ARTICLE:
--- begin ---

Does arena_tcache_fill_small() ever end up bypassing custom chunk allocation?

Wed Feb 11 06:26:59 PST 2015

Okay, sorry for the stream of consciousness last night. I was completely wrong about the source of our problem. Specifying MALLOCX_ARENA() used to implicitly bypass the cache, but now I see MALLOCX_TCACHE_NONE as a separate option. Adding that to our flags fixes the immediate issue we were having.

I have some responses to the previous issue that I’ve included inline.

> On Feb 11, 2015, at 12:45 AM, Jason Evans <jasone at canonware.com> wrote:
> 
> On Feb 10, 2015, at 8:29 PM, D'Alessandro, Luke K <ldalessa at indiana.edu> wrote:
>>> On Feb 10, 2015, at 11:00 PM, D'Alessandro, Luke K <ldalessa at indiana.edu> wrote:
>>>> On Feb 10, 2015, at 10:52 PM, D'Alessandro, Luke K <ldalessa at indiana.edu> wrote:
>>>> We have an arena that we are using for a specific bit of memory that we are managing with a custom chunk allocator.
>>>> 
>>>> We’re seeing initial small allocations through this arena succeed without calling out to our custom chunk allocator. This behavior appears to be new since b617df8. While tracing this behavior, I’m seeing the initial allocations miss in the cache, and forward to arena_tcache_fill_small() which does some difficult-to-disect stuff including something to do with runs. After this call, the cache succeeds in supplying the allocation, without ever getting our chunk allocator involved.
> 
> 10aff3f3e1b8b3ac0348b259c439c9fe870a6b95 had a lot of a0-related changes in it, which may be related to the behavior change you're seeing.
> 
>>>> This causes us issues because the memory we’re getting back doesn’t seem to come from the place we’re expecting it to come from.
>>>> 
>>>> Is arena_tcache_fill_small() going somewhere special to find memory that was allocated with some other chunk allocator, previous to our initialization of our arena?
>>>> 
>>> Ah, actually, I see one call happening to the default chunk allocator for another arena during initialization.
>>> 
>>> We’re calling mallctl with opt.lg_chunk, and that triggers a really early a0malloc() inside of ctl_init(), which cascades into the chunk_alloc_default before we’ve had a chance to set our custom allocator on the default arena. I guess that arena_tcache_fill_small() uses this chunk to satisfy misses for small objects, which makes sense.

--- end ---

EXTRACTED MATERIAL:
--- begin ---

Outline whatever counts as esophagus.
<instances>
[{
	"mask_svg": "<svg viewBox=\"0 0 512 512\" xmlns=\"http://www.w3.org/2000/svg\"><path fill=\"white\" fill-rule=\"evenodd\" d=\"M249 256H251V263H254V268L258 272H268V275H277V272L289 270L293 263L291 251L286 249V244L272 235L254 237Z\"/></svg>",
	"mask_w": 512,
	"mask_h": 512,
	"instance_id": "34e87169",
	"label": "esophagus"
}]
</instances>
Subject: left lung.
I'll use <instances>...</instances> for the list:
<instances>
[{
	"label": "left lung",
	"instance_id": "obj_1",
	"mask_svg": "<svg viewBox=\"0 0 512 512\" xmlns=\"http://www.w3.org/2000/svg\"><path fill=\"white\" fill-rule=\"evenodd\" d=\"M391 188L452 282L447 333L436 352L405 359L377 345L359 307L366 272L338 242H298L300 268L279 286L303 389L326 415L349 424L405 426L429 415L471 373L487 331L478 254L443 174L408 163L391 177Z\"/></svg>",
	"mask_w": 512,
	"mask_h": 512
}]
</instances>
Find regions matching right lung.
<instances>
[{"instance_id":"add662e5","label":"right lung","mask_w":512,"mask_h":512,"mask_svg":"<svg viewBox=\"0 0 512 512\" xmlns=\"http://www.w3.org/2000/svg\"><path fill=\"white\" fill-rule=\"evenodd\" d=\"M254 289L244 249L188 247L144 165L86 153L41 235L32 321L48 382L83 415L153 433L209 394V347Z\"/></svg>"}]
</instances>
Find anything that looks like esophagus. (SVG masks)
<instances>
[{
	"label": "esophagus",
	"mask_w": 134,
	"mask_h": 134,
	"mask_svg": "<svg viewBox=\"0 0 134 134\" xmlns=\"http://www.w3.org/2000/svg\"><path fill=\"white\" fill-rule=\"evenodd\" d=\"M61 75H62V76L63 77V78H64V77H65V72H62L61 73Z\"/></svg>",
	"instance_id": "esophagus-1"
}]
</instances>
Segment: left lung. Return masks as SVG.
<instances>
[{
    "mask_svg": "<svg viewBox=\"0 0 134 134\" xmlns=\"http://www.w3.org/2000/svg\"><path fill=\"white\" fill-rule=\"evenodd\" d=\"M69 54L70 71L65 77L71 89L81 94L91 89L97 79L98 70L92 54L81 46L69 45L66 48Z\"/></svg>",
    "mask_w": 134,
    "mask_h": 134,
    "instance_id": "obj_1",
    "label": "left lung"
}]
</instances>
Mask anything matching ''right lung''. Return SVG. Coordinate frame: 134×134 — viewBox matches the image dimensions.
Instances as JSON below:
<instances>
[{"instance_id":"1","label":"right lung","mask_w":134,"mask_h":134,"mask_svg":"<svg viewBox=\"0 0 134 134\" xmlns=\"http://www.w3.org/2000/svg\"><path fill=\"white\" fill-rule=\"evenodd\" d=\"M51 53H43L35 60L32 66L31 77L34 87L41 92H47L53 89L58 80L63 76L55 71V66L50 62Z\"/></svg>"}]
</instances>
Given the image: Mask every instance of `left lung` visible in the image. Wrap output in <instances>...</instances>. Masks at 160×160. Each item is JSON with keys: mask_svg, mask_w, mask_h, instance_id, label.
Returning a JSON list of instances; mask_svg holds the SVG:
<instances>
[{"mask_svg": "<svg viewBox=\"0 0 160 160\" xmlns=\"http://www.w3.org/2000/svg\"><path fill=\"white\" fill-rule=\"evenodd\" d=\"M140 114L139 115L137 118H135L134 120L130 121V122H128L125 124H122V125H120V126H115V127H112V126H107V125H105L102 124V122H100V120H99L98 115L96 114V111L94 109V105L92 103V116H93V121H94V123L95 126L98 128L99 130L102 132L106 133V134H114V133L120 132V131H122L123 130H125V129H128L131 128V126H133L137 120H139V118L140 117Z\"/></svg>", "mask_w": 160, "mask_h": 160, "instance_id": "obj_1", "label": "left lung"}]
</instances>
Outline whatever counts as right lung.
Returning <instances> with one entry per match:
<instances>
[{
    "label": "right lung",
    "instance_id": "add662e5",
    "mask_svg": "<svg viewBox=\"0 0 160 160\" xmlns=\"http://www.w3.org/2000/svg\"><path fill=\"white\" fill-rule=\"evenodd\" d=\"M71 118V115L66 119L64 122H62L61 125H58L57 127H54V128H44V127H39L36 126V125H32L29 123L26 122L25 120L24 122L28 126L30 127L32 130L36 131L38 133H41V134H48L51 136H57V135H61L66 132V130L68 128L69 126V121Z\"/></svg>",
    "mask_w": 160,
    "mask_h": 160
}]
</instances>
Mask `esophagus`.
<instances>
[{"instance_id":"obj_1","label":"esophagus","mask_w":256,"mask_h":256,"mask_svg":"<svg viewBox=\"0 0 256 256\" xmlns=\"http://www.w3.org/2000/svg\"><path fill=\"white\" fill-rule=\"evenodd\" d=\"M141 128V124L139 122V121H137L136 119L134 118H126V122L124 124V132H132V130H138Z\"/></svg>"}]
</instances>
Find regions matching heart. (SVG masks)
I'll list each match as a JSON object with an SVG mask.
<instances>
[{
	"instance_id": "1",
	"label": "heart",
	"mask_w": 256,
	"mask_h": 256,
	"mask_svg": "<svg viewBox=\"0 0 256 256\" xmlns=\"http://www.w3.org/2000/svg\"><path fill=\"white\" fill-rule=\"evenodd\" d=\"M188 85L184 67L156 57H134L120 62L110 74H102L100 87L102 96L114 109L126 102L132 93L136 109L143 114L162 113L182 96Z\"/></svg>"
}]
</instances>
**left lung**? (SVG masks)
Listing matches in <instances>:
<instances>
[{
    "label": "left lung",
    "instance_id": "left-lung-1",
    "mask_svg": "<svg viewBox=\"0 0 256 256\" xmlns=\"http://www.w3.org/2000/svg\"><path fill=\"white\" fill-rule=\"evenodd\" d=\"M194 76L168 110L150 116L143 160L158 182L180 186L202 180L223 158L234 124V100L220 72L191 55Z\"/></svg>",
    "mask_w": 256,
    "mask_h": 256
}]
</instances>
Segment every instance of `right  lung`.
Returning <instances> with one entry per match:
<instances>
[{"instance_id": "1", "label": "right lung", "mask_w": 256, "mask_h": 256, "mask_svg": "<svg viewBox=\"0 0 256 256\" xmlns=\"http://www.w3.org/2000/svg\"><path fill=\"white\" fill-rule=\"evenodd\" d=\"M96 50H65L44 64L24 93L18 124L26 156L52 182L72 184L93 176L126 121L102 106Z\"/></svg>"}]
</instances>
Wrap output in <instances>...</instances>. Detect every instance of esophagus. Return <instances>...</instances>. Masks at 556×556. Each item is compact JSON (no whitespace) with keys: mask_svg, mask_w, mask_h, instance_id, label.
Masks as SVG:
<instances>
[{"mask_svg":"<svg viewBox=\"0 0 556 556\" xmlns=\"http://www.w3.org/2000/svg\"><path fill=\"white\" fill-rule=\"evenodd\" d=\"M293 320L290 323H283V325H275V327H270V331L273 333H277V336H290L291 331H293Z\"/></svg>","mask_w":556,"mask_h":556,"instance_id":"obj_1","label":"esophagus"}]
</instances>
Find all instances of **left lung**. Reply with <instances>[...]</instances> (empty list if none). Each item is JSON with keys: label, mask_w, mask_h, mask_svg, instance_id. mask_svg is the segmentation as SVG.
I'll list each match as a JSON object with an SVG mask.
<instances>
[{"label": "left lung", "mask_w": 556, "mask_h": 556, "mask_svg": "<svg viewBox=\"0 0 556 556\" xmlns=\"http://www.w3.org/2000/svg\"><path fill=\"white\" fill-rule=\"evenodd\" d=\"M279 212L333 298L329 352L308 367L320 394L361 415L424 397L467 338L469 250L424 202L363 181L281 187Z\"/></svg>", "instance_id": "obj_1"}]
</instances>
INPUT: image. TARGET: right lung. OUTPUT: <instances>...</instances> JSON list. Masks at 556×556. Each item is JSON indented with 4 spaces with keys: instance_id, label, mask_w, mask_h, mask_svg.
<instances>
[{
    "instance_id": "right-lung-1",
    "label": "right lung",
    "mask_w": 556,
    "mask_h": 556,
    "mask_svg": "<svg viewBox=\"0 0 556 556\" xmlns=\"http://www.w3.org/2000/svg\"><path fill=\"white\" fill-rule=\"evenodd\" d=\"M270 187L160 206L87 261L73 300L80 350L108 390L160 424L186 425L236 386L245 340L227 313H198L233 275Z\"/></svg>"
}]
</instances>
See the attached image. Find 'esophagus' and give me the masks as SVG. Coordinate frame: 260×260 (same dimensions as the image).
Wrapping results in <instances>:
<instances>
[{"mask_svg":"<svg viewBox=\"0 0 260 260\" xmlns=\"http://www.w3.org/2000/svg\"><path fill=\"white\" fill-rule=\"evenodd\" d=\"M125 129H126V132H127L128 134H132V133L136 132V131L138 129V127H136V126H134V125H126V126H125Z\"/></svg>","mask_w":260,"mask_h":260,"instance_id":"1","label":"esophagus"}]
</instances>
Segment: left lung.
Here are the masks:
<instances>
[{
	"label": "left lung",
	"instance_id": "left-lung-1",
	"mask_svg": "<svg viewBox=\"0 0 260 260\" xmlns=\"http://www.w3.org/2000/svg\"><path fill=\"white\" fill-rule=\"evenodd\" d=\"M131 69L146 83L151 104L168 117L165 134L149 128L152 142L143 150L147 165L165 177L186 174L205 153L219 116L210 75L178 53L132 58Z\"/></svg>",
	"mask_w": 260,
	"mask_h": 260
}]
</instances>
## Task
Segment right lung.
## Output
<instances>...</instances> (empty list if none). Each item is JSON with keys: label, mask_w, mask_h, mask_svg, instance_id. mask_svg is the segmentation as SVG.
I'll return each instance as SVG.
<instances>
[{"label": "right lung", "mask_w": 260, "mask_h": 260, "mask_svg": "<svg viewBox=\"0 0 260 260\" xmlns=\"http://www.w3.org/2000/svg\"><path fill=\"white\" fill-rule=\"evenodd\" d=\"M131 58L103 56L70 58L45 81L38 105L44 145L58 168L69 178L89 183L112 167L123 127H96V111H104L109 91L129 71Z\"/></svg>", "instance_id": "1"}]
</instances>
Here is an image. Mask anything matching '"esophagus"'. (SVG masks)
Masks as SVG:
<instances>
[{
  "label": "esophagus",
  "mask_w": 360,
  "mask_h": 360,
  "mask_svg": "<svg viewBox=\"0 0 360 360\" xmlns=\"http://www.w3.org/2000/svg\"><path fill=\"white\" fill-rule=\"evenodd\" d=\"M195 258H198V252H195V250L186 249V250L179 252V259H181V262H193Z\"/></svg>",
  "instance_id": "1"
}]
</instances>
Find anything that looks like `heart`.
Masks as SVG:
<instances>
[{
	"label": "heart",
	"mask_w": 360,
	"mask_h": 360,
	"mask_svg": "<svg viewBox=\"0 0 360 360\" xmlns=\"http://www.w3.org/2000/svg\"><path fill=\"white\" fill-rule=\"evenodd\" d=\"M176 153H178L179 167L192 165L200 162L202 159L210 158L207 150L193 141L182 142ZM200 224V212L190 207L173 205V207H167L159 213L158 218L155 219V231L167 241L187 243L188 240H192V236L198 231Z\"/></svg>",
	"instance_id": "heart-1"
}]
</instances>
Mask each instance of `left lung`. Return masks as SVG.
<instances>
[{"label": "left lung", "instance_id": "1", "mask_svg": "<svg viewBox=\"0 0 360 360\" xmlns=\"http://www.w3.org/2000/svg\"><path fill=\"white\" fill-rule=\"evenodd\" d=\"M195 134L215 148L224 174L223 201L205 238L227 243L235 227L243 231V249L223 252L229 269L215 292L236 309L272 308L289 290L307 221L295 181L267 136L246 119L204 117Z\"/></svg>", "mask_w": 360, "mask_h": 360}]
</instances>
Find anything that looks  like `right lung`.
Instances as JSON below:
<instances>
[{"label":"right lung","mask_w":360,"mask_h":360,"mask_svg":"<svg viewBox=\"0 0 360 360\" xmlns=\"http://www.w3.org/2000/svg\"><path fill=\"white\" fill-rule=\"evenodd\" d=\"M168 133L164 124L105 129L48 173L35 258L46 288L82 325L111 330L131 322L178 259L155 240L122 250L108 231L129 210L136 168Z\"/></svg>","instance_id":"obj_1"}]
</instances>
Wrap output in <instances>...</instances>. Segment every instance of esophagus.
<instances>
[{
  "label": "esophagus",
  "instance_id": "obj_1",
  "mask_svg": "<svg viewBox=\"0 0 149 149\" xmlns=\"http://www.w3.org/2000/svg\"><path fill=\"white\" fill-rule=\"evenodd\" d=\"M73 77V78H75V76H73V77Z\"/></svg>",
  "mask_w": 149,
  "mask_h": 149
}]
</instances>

--- end ---

TASK SET:
- a) In the thread about arena_tcache_fill_small(), quote the passage starting with "Okay, sorry for" and going on through "we were having.".
- b) Pick out each line of the rows that contains the string "Here", and copy those lines.

ANSWERS:
- a)
Okay, sorry for the stream of consciousness last night. I was completely wrong about the source of our problem. Specifying MALLOCX_ARENA() used to implicitly bypass the cache, but now I see MALLOCX_TCACHE_NONE as a separate option. Adding that to our flags fixes the immediate issue we were having.

- b)
Here are the masks:
Here is an image. Mask anything matching '"esophagus"'. (SVG masks)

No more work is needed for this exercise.